Clash of the Titans – Snakes at NTU!

Hey everyone! If you have not heard, last Thursday a king cobra (Ophiophagus hannah) was found fighting a reticulated python(Broghammerus reticulatus) in Nanyang Technological University (NTU) (see the photo below by Abhishek Ambede!). The fight ended when the king cobra escaped into the bushes and NTU’s pest control unit captured the python. The python was released into the forest and the king cobra was caught later before it was sent to the zoo.

cobra vs python image
Photo by Abhishek Ambede

These two species of snakes are huge, with the king cobra being the world’s longest venomous snake1,2 (longest recorded length of 5.85m)2, and the reticulated python is the world’s longest snake (longest recorded length of more than 10m)3, making this truly a clash of titans. Find out more about the two snakes and what should you do when you encounter a snake below!

King cobra

king cobra_ecology asia
Photo by Nick Baker (EcologyAsia.com)

Like other cobras, king cobras are highly venomous1, and possibly due to their size, they have large venom glands that produce so much venom that even elephants have been known to die from king cobra bites2! The king cobra utilizes this venom to prey on other snakes and, occasionally, monitor lizards1. As for its distribution, the king cobra is found widely throughout both South and Southeast Asia and within Singapore the king cobra has been found in both our forested areas and urban areas2. Another unique feature of king cobras is that unlike other snakes, king cobras will use dead leaves to make a nest for their eggs and the female will guard the nest until they hatch1.

Reticulated python

python_ecology asia
Photo by Nick Baker (EcologyAsia.com)

Unlike the king cobra, the reticulated python is non-venomous but instead uses its large muscular body to constrict its prey, usually mammals, to death3. Similar to other pythons, the reticulated python possesses heat-sensing pits on its upper lips that helps it to find its warm-blooded prey1. The reticulated python is found throughout Southeast Asia and it is highly adaptable resulting it being found in a variety of habitats in Singapore like forests, mangroves and built up urban areas1. The reticulated python however is not seen regularly due to its nocturnal lifestyle1.
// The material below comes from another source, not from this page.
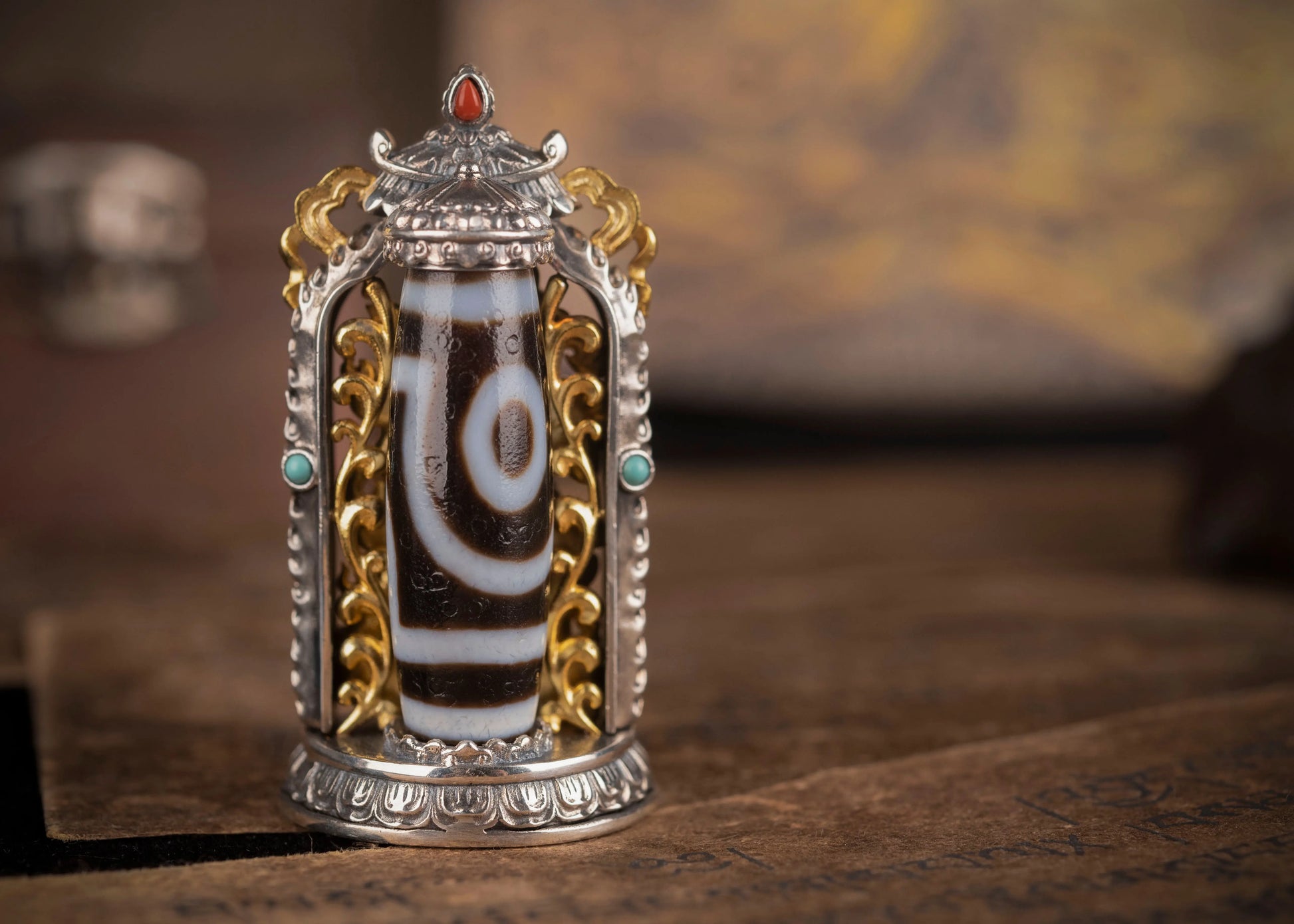 Buddha Trace Black Wealth God Heavenly Pearl Pendant Buddha Trace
What should I do if I see a snake?

Snakes generally want nothing to do with humans so you might find that snakes would rather run from you than to attack you. As such, if you do see a snake, just maintain a respectful distance and give the snake room to escape. DO NOT approach the snake or attempt to capture it. If you feel the snake needs to be relocated or it is injured do call the Animal Concerns Research& Education Society’s (ACRES) animal rescue hotline at +65 9783 7782.
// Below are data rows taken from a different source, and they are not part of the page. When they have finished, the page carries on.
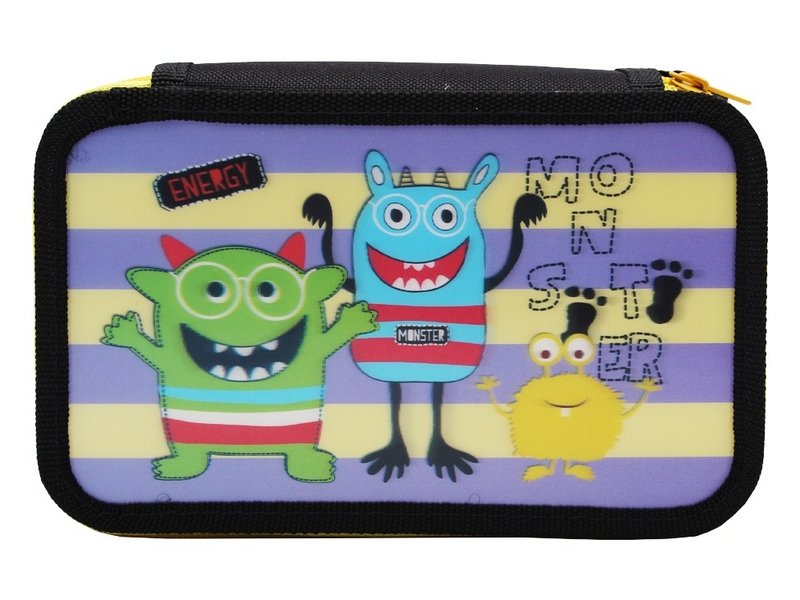 Пенал 3 секц, большой ВЕСЕЛЫЕ МОНСТРИКИ-1 (ПН-1981) 190х115 3D печать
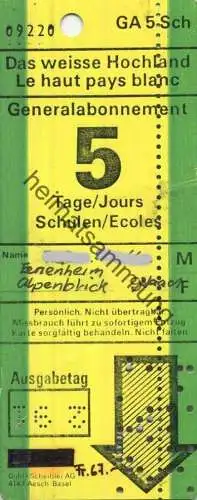 Schweiz - Das weisse Hochland - Generalabonnement 5 Tage Schulen - Vereinigung der Bergbahnen von Gstaad und Umgebung
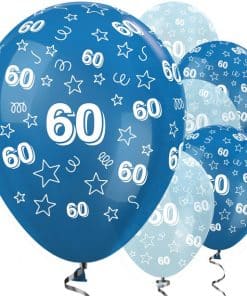 60th Birthday Blue Mix Stars Balloons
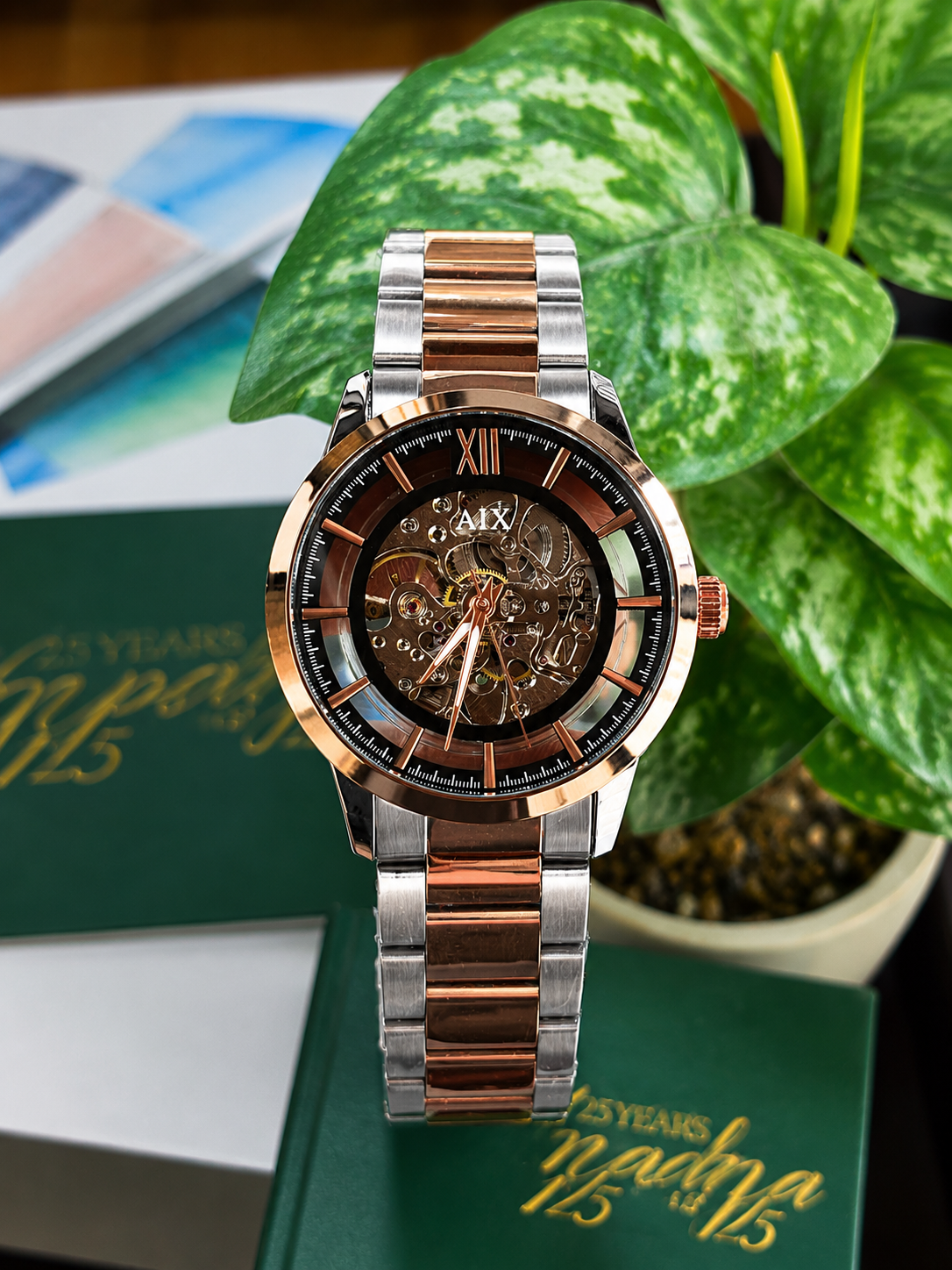 A|X fashion-style skeleton wristwatch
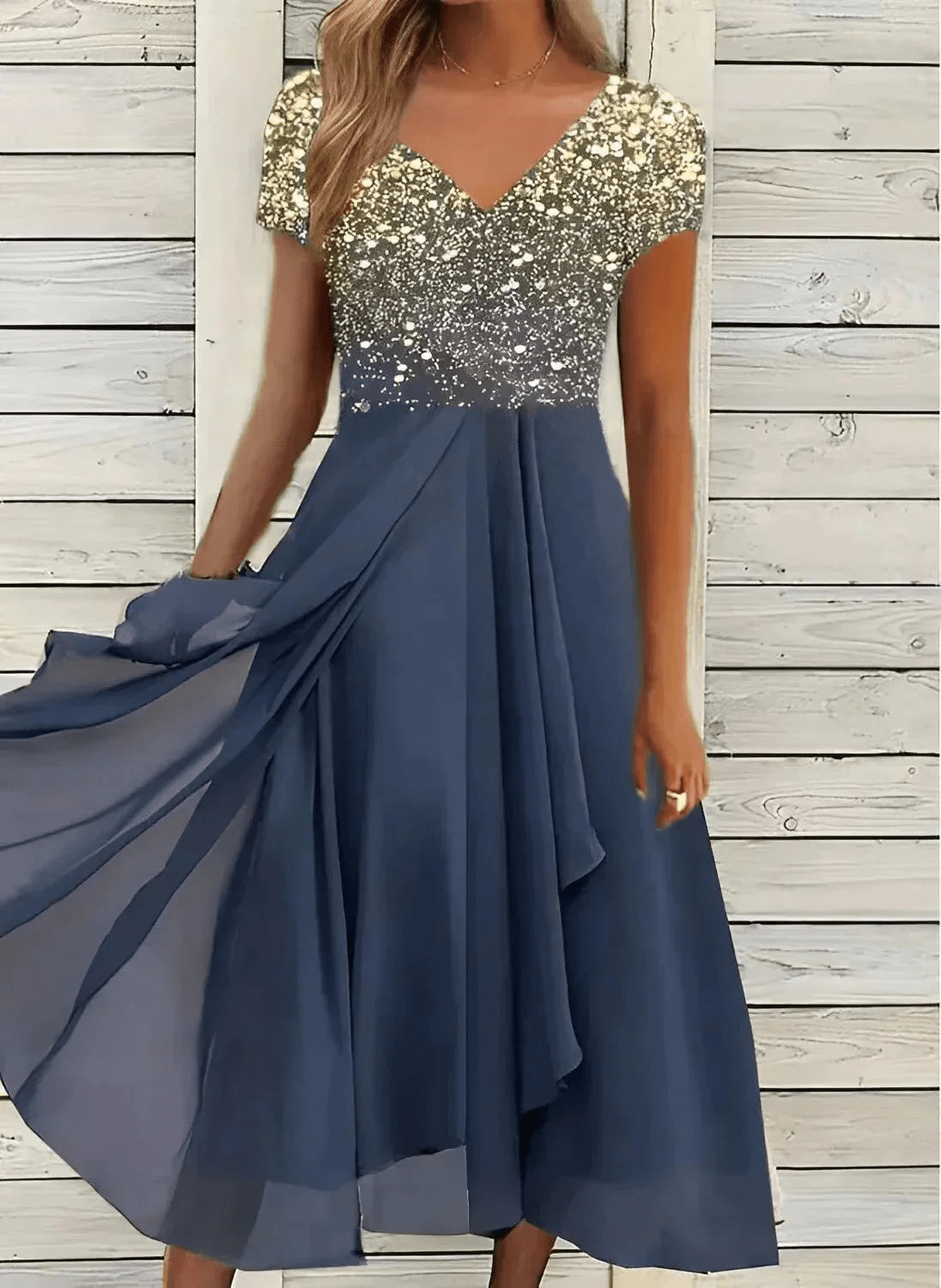 WW | Elegante Chiffon Festkleid Damen Midi Kleid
We would also suggest downloading the “Snakes of Singapore” app by Wildlife Reserves Singapore (WRS), which is available for iOS and Andrioid, onto your phone so that you can identify any snakes you may see. If you would like to find out more about snakes, check out the Herpetological Society of Singapore’s (HSS) blog here: https://herpsocsg.wordpress.com/!

References

  1. Ng, P. K. L., Corlett, R., & Tan T. W. H. (2011). Singapore biodiversity: An encyclopaedia of the natural environment and sustainable development. Singapore: Didier Millet in association with Raffles Museum of Biodiversity Research
  2. Lim, K.K.P., Leong, T.M., & Lim, F.L.K. (2011). The king cobra, Ophiophagus hannah (Cantor) in Singapore (Reptilia: Squamata: Elapidae). Nature in Singapore 2011, 4, 143-156.